*REQUIREMENT*. Convert the data, from the line containing "Photographically speaking, is" through the end of the data, into a JSON list of strings with one string per line, omitting blank lines.

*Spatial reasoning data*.

○ ○ ○ ○ ○ ○ ○

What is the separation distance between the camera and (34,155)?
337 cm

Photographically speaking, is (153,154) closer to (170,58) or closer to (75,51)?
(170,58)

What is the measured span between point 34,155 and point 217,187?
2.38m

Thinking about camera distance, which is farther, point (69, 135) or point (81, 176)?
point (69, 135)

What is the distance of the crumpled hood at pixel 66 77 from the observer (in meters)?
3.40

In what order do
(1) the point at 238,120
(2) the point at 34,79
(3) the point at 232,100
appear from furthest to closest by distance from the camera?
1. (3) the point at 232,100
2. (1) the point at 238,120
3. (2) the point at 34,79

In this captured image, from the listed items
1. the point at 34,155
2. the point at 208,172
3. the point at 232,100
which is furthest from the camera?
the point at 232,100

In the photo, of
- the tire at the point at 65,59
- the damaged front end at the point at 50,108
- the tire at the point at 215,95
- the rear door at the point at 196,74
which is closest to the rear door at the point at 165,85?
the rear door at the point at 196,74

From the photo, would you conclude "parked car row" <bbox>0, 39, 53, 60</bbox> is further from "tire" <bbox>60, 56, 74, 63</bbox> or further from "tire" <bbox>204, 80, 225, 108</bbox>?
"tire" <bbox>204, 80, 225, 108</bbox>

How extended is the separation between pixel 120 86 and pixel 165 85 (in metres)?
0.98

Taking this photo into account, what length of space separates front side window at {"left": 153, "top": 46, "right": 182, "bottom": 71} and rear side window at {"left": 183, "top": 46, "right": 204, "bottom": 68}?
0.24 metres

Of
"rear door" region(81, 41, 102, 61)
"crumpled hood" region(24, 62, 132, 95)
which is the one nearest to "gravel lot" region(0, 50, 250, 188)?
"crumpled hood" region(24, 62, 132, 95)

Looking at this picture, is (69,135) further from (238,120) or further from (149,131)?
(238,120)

○ ○ ○ ○ ○ ○ ○

*RESULT OF THE EXERCISE*.
[
  "Photographically speaking, is (153,154) closer to (170,58) or closer to (75,51)?",
  "(170,58)",
  "What is the measured span between point 34,155 and point 217,187?",
  "2.38m",
  "Thinking about camera distance, which is farther, point (69, 135) or point (81, 176)?",
  "point (69, 135)",
  "What is the distance of the crumpled hood at pixel 66 77 from the observer (in meters)?",
  "3.40",
  "In what order do",
  "(1) the point at 238,120",
  "(2) the point at 34,79",
  "(3) the point at 232,100",
  "appear from furthest to closest by distance from the camera?",
  "1. (3) the point at 232,100",
  "2. (1) the point at 238,120",
  "3. (2) the point at 34,79",
  "In this captured image, from the listed items",
  "1. the point at 34,155",
  "2. the point at 208,172",
  "3. the point at 232,100",
  "which is furthest from the camera?",
  "the point at 232,100",
  "In the photo, of",
  "- the tire at the point at 65,59",
  "- the damaged front end at the point at 50,108",
  "- the tire at the point at 215,95",
  "- the rear door at the point at 196,74",
  "which is closest to the rear door at the point at 165,85?",
  "the rear door at the point at 196,74",
  "From the photo, would you conclude \"parked car row\" <bbox>0, 39, 53, 60</bbox> is further from \"tire\" <bbox>60, 56, 74, 63</bbox> or further from \"tire\" <bbox>204, 80, 225, 108</bbox>?",
  "\"tire\" <bbox>204, 80, 225, 108</bbox>",
  "How extended is the separation between pixel 120 86 and pixel 165 85 (in metres)?",
  "0.98",
  "Taking this photo into account, what length of space separates front side window at {\"left\": 153, \"top\": 46, \"right\": 182, \"bottom\": 71} and rear side window at {\"left\": 183, \"top\": 46, \"right\": 204, \"bottom\": 68}?",
  "0.24 metres",
  "Of",
  "\"rear door\" region(81, 41, 102, 61)",
  "\"crumpled hood\" region(24, 62, 132, 95)",
  "which is the one nearest to \"gravel lot\" region(0, 50, 250, 188)?",
  "\"crumpled hood\" region(24, 62, 132, 95)",
  "Looking at this picture, is (69,135) further from (238,120) or further from (149,131)?",
  "(238,120)"
]